エリの息子たち

遠い昔、エリと言う男がいた。エリは祭司であり、神に仕える者であった。前回ハンナに祝福を与えたのも彼であったし、彼女がようやく授かった息子を託したのも彼であった。それを考えると、エリは信頼に値する人物であったのだろう。たった一人の子供の養育を任せるのだから、人としても、祭司としても、それなりの人物だったに違いない。

ところで祭司エリには自身の二人の息子がいたわけだが、父に似て神に仕える者であったかというと、残念ながらそうではなかった。聖書にも見誤ることなく「エリの息子たちは、よこしまな者で、主を知らず、民にかかわる祭司の定めについてもそうであった。」(Ⅰサムエル記2章12~13節)と書かれているほどだ。確かに彼らは主の宮に出入りすることはあったようだし、捧げ物をを礼拝に訪れた人々から受け取ることができる立場にもあったようだ。おそらく祭司である父の手伝いをしていたのだろう。ところが彼らは捧げものを持ってくる人々に対して「捧げ物を祭司に渡しなさい」と言って手を出し、人々がそれは教えられた方法と違うと言って拒むと、今度は「渡さなければ、力ずくでも奪う」と脅すという具合であった。彼らは祭司の子という特権的な立場を利用して、その権利を神に奉仕するために用いるでもなく、また民に仕えるために生かすでもなく、こともあろうか自らの欲求を満たすために利用したのである。そして本来であれば神に捧げられるべきものを彼らは掠め取ったのだ。

たとえて言うならば、こうである。私が献金の祈りをすることになったとしよう。私の手には献金の入ったかごがあり、礼拝堂の中にいる全ての人々は目を閉じ、心を静めていることだろう。もし私が献金を盗もうと考えていたら、これはまたとないチャンスである。私が欲しているものは、まさしく私の手の内にあり、なおかつ誰一人として見ていないのである。口先では敬虔な信仰者らしく、もっともらしいことを祈りながら、かごに手を突っ込んで中身をひと掴み取り出し、祈り終わる前にポケットにねじ込んでしまえばいいのだから、これほどたやすいことはない。……いやいや、もちろん私はそんなことをしたことはないし、しようと思ったこともないが。
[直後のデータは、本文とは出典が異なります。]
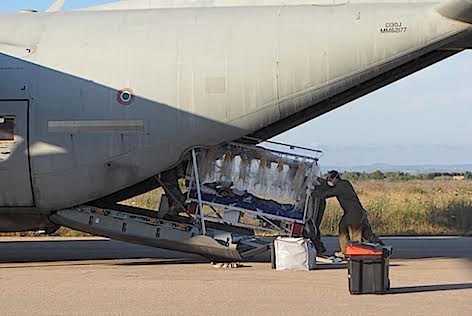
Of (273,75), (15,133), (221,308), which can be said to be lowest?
(221,308)

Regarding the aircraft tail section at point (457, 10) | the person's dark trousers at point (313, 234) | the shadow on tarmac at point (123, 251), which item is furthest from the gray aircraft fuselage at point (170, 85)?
the shadow on tarmac at point (123, 251)

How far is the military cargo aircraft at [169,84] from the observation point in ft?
53.5

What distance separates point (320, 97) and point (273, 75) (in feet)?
3.20

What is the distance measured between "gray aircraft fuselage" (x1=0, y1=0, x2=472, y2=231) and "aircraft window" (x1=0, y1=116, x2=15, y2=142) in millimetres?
26

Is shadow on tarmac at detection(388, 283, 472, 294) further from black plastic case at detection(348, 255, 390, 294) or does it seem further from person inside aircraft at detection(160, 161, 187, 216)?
person inside aircraft at detection(160, 161, 187, 216)

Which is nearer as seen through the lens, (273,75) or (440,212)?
(273,75)

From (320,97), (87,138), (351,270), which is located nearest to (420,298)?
(351,270)

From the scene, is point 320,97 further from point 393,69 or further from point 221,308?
point 221,308

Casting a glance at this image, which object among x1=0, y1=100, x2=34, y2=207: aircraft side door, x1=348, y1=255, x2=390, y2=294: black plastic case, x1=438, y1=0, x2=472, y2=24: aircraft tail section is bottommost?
x1=348, y1=255, x2=390, y2=294: black plastic case

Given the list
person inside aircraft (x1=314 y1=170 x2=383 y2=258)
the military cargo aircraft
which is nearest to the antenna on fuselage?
the military cargo aircraft

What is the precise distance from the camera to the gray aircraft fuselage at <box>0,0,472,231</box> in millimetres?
16297

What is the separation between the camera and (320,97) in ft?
54.0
神への供えものに手を出すということには、単なる「盗む」という罪以上の過失があるのではないだろうか。神へ捧げられたものは当然のことながら神のものである。それを盗むということは、神から奪い取ることと同じで、神に対する罪になるのではないだろうか。しかしそればかりではない。同時にそれはいけにえを捧げた人々への罪にもなるだろう。なぜなら、それは人々の信頼を裏切るだけでなく、人々の神に対する純粋な信心に付け入ることにもなるだろう。エリの息子たちは神に対して罪を犯し、民に対しても罪を犯したのだ。

神も二人のすることを看過されるようなことはなかった。神はエリのもとへ使者を送り、こう警告を与えた。「あなたのふたりの息子、ホフニとピネハスの身にふりかかることが、あなたへのしるしである。ふたりとも一日のうちに死ぬ。」(同34節)
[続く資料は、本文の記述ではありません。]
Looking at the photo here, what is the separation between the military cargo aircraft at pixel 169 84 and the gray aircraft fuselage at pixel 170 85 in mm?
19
ところが二人の息子を罰するだけで済む問題ではなかった。いや、それどころか問題の根本となる原因は、実は祭司エリ自身にもあったのだ。神は使者を通じてエリにこう言った。「なぜ、あなたがたは、わたしが命じたわたしへのいけにえ、わたしへのささげ物を、わたしの住む所で軽くあしらい、またあなたは、わたしよりも自分の息子たちを重んじて、わたしの民イスラエルのすべてのささげ物のうち最上の部分で自分たちを肥やそうとするのか。」(同29節)

エリが神に仕えていたことに疑いはないであろう。ところが彼にとって一番重要な存在は神ではなく、息子たちだったのだ。もしかしたら彼自身も、自分にとって一番大切なのは神であると信じていたかもしれない。しかし彼は息子たちの罪を目にしていながら、彼らを咎めもしなければ、彼らを正しい道に戻そうともしなかった。それが結果としては神を軽んじることになったのだ。

「神への信仰が一番!」と言うのは簡単であるし、そのように自己暗示に掛けることもできるだろう。しかし人が何を一番大切にしているかというのは、その人の無意識の言葉や行動に現れてくるものであろう。

意識せずとも、神のことばを胸中で繰り返せるようになりたいものだ。